The current political crisis in General Charles de Gaulle's "dear old country" has had a first unpleasant consequence: that of resurrecting words that had fortunately disappeared from the national vocabulary, such as "proportional," "coalition," "parliamentarism" and even the most incomprehensible of all: "social democracy." Of course, this would have come as less of a surprise if the French had been a bit more historians and even more geographers. They would have discovered that all the bordering countries – and, beyond them, all the liberal democracies of Western Europe – had opted for the same political system – parliamentary and coalitionist – the opposite of our own. In other words, they would have discovered that they were, in the etymological sense, "a-normal," a fact that would have flattered these well-born people.

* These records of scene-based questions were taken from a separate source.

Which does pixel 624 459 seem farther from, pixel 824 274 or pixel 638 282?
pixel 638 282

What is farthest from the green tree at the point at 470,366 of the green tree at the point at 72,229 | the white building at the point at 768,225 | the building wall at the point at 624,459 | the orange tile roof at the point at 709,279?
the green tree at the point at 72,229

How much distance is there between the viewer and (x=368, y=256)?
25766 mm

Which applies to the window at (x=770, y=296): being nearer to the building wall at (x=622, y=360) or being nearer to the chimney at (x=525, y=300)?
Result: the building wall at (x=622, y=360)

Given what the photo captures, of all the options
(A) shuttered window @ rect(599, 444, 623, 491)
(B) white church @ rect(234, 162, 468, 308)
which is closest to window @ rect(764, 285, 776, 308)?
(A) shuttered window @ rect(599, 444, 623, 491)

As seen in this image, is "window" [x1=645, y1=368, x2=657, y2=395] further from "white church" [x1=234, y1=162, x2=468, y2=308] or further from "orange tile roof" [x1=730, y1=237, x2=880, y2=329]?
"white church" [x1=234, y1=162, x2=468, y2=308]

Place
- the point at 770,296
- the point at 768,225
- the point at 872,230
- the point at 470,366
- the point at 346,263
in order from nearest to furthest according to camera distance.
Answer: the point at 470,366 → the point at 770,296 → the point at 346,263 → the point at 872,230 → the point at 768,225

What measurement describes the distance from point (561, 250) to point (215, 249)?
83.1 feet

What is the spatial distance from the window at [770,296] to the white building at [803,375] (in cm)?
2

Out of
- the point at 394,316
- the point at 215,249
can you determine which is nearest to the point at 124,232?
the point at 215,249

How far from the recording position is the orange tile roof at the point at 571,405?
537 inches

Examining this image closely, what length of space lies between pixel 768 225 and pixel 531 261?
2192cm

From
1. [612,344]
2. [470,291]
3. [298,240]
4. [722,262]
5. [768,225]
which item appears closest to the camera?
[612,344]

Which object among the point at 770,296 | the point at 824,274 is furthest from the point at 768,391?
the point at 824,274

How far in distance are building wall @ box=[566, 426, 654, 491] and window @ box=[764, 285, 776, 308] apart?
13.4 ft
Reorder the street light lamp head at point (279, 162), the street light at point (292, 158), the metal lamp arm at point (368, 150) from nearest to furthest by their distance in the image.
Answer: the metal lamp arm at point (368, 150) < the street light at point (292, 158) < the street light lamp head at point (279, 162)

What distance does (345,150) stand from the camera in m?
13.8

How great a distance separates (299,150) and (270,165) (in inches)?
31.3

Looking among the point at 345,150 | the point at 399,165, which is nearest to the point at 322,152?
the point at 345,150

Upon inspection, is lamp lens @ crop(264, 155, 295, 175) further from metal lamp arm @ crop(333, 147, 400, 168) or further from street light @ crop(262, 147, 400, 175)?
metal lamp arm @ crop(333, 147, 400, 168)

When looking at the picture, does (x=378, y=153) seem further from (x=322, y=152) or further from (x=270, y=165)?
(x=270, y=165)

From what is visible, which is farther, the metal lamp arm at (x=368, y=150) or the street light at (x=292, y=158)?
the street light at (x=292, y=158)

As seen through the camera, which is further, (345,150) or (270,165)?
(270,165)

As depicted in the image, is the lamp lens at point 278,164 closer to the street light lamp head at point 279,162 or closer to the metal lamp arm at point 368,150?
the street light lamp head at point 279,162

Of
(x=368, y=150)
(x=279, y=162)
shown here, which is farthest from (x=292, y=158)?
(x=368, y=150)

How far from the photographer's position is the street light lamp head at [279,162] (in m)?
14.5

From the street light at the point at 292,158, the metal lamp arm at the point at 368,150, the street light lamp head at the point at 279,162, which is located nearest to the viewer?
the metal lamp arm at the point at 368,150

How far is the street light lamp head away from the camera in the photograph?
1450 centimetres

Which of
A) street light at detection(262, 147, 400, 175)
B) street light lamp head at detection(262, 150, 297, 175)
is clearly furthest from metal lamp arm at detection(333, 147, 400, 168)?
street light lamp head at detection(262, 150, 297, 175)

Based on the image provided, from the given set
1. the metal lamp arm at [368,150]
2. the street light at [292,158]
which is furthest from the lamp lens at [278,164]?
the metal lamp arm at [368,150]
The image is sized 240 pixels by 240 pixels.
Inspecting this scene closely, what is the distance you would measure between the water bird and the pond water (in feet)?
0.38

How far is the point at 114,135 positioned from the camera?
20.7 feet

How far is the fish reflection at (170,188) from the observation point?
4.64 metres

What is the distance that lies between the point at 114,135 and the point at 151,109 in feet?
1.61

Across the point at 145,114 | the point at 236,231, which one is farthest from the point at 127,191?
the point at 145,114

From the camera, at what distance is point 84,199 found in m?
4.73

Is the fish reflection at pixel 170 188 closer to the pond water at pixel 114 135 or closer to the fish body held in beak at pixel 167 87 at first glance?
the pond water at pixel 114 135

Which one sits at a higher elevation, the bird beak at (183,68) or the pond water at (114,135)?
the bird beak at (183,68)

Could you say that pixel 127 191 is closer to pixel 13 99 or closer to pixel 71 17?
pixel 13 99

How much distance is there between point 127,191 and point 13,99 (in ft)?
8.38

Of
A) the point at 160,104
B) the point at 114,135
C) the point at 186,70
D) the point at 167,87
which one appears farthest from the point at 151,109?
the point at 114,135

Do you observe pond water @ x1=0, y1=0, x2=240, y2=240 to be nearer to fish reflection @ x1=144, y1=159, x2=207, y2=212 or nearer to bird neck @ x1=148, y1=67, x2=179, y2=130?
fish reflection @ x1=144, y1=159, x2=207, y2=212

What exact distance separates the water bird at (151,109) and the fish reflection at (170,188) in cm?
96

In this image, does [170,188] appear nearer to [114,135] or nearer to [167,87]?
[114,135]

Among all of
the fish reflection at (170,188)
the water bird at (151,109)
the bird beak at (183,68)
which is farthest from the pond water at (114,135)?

That's why the spectacle of a president deciding to dissolve the Assemblée Nationale without any real "consultation" – another incomprehensible word – was so disturbing to our neighbors, when any of our scholars familiar with the 19th century knew for a fact that this country had successively invented, to its greatest glory, modern authoritarian democracy (in 1799, under the reign of Napoléon Bonaparte); the election of the president of the republic by universal suffrage (in 1848, under his nephew, Louis-Napoléon Bonaparte); and, last but not least, in 1851, the illegal dissolution of the Assemblée Nationale by the president in question, in the name of the suffrage in question. Admittedly, his political imagination is much admired.
But isn't it true that, these days, certain enlightened people seem to think that the solution would be to make us more like our neighbors? And a series of chilling reforms are on the horizon: the extension of proportional representation to legislative and local elections; the reversal of the legislative and presidential calendar; and the rebalancing of the respective powers of the president, the prime minister and Parliament.
Sly reasoning
Fortunately, they have forgotten one last trick – I'm afraid to mention it, for fear of giving some people the wrong idea – which is to correct the voting system for the second round of the presidential election. Not only the two candidates who came out on top but all those who received a minimum proportion of votes in the first round, to be defined, would be eligible.
One understands the devious reasoning behind these little maneuvers: to insidiously lead an electorate hitherto brilliantly divided by the institutions that have governed it since 1958 to accept, albeit with a heavy heart, that abomination: compromise, the noble form of a compromising behavior.